Home > The Awakening of Malcolm X(6)

The Awakening of Malcolm X(6)
Author: Ilyasah Shabazz

By lights-out, they finally come around to empty our dump pails. I gag as the cart squeaks by, wondering how Shorty’s faring, wondering if he’s as lonely as me.

Wherever he is.

 

 

CHAPTER 2


You can’t separate peace from freedom because no one can be at peace unless he has his freedom.

—MALCOLM X

 

My half sister, Ella, sits across from me. A spot of light in the darkness.

“Did you hear me?” she asks, her voice hard.

The room spins and I place a shaky hand on the table to steady myself. For a moment, I forgot where I was. Then it comes back, hitting me like a train until my chest caves in.

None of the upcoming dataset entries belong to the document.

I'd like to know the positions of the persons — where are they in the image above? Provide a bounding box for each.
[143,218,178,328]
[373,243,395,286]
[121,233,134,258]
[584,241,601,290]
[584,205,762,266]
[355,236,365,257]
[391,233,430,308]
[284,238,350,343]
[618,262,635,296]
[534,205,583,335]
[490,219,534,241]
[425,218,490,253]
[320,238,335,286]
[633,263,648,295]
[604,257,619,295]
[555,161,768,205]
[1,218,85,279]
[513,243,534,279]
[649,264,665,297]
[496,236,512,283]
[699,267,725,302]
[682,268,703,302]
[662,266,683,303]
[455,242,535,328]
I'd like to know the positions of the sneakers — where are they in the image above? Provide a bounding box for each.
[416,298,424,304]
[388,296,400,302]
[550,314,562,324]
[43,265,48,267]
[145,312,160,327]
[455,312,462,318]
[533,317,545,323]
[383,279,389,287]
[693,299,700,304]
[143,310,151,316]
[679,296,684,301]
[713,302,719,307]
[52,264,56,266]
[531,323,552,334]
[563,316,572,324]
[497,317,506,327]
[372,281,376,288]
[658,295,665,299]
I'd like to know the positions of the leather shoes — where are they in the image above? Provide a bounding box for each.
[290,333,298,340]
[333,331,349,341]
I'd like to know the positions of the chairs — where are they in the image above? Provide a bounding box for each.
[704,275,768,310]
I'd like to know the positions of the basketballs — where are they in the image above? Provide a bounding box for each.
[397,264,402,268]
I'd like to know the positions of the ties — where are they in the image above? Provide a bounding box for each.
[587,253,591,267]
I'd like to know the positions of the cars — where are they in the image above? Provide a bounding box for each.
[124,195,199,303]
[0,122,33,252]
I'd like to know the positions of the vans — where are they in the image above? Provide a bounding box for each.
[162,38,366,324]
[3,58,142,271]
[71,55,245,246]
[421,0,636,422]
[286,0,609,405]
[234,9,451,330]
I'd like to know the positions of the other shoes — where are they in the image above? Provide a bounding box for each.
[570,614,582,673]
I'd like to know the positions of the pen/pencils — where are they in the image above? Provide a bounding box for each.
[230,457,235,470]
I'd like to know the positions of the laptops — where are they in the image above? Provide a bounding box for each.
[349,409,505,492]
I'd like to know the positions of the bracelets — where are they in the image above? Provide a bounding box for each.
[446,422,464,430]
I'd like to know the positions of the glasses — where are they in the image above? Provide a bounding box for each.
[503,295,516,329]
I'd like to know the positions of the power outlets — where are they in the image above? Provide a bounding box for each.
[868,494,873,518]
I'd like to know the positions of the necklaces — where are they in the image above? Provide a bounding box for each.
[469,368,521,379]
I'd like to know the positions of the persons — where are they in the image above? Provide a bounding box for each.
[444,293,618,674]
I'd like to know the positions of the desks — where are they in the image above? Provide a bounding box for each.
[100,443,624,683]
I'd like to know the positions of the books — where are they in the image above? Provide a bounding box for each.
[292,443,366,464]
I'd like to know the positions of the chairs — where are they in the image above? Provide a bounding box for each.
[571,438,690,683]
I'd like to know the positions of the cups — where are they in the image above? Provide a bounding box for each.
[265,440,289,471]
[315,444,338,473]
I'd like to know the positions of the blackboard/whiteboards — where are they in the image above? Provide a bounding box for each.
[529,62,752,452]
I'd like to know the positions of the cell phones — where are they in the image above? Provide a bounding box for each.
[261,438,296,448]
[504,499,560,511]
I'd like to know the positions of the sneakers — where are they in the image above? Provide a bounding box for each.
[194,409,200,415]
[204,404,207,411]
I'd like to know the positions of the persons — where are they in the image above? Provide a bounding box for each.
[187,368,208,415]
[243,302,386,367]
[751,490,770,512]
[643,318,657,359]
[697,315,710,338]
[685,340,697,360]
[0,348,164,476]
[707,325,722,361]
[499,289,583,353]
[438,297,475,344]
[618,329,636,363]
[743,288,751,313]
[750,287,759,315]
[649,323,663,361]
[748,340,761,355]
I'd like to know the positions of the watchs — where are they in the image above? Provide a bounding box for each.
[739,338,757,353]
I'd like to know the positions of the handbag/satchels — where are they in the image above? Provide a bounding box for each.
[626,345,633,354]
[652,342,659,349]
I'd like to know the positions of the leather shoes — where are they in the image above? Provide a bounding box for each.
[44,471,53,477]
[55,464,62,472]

I remember the courtroom, the way Sophia sobbed on the stand, tears streaming down her white cheeks, her fire-red husband angry enough to spit glass. I remember the judge slamming down charges—fourteen counts, each one with eight to ten years, to be served concurrently, luckily. Lawyer said he went “easy” on me because I’m still just a kid. But I know white people who’ve done worse and haven’t spent a minute in a place like this.

“Yeah. Yes,” I whisper, and clear my throat, folding my hands together.

Ella watches my every move, studying me. She was the first to visit me, though I told her to stay home. I didn’t want anyone seeing me in this dump. But Ella has never been good at taking orders.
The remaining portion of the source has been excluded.